> [Tarefa proposta A]:
Reescreva o texto sobre a compunção do coração começando em "DA COMPUNÇÃO DO" e indo até "a sua alma.", com "vã alegria" renomeado para "alegria vazia".
==== Trecho do texto ====
DA COMPUNÇÃO DO CORAÇÃO


1. Se queres fazer algum progresso conserva-te no temor de Deus; não vivas com demasiada
liberdade mas submete os teus sentidos a uma severa disciplina e não te entregues à vã alegria. Dá-te à compunção do coração e acharás a piedade; a compunção traz consigo muitos bens que a dissipação logo nos faz perder. É para maravilhar que nesta vida possa ter alegria perfeita o homem que medita e considera o seu exílio e os muitos perigos a que está exposta a sua alma.


2. Por causa da leviandade do nosso coração e do esquecimento dos nossos defeitos não
sentimos os males de nossa alma e rimos muitas vezes sem motivo quando com razão
devêramos chorar. Verdadeira liberdade e alegria pura não há sem temor de Deus e boa
consciência. Ditoso aquele que pode desembaraçar-se do impedimento das distrações para
unir-se a Deus no recolhimento da santa compunção! Ditoso aquele que de si aparta tudo o que
lhe pode manchar ou agravar a consciência! Peleja varonilmente; hábito com hábito se vence.
Se souberes deixar os homens também eles te deixarão fazer o que quiseres.


3. Não te metas na vida alheia e não te enredes nos negócios dos grandes. Põe sempre os olhos em ti primeiro; e repreende-te a ti mesmo de preferência a todos os teus amigos. Não te aflijas por não ter o favor dos homens; só deve entristecer-te o não viver com a virtude e circunspecção que convém a um servo de Deus e a um bom religioso. É muitas vezes mais útil
e seguro não ter nesta vida muitas consolações, sobretudo consolações sensíveis. Contudo, se
não temos as consolações divinas ou só raras vezes as experimentamos, a culpa é nossa porque não nos damos à compunção do coração nem de todo rejeitamos as vãs consolações exteriores.
====
> [Tarefa proposta B]:
Organize todas as linhas dos registros abaixo em uma tabela Markdown com as colunas Nº e Linha, numerando as linhas e omitindo as que estão em branco. Deixe as imagens fora da resposta.
==== Registros fornecidos ====
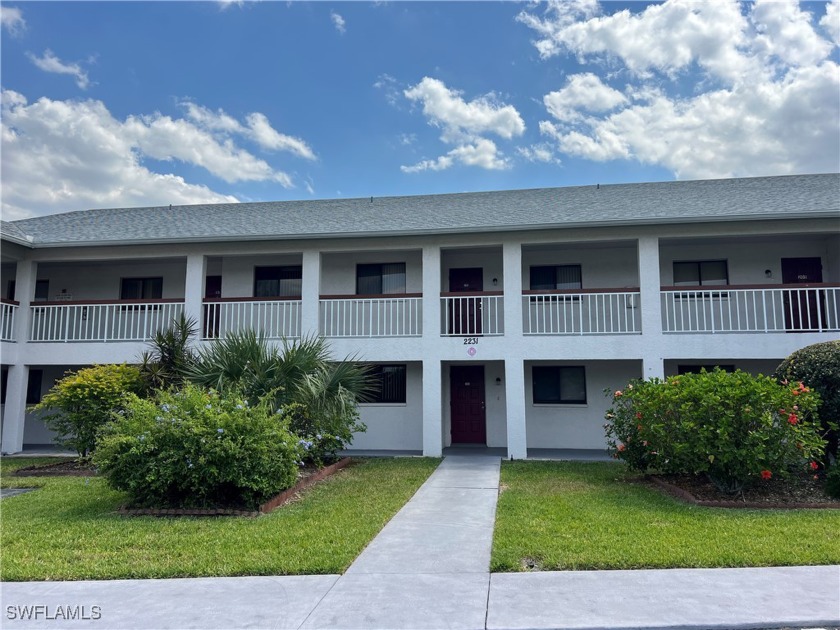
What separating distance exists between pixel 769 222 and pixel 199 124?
15.7m

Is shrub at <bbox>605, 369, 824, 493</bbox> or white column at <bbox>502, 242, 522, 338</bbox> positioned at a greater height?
white column at <bbox>502, 242, 522, 338</bbox>

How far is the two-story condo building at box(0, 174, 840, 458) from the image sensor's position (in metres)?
====
> [Resposta completa A]:
DA COMPUNÇÃO DO CORAÇÃO


1. Se queres fazer algum progresso conserva-te no temor de Deus; não vivas com demasiada
liberdade mas submete os teus sentidos a uma severa disciplina e não te entregues à alegria vazia. Dá-te à compunção do coração e acharás a piedade; a compunção traz consigo muitos bens que a dissipação logo nos faz perder. É para maravilhar que nesta vida possa ter alegria perfeita o homem que medita e considera o seu exílio e os muitos perigos a que está exposta a sua alma.

> [Resposta completa B]:
| Nº | Linha |
|---|---|
| 1 | What separating distance exists between pixel 769 222 and pixel 199 124? |
| 2 | 15.7m |
| 3 | Is shrub at <bbox>605, 369, 824, 493</bbox> or white column at <bbox>502, 242, 522, 338</bbox> positioned at a greater height? |
| 4 | white column at <bbox>502, 242, 522, 338</bbox> |
| 5 | How far is the two-story condo building at box(0, 174, 840, 458) from the image sensor's position (in metres)? |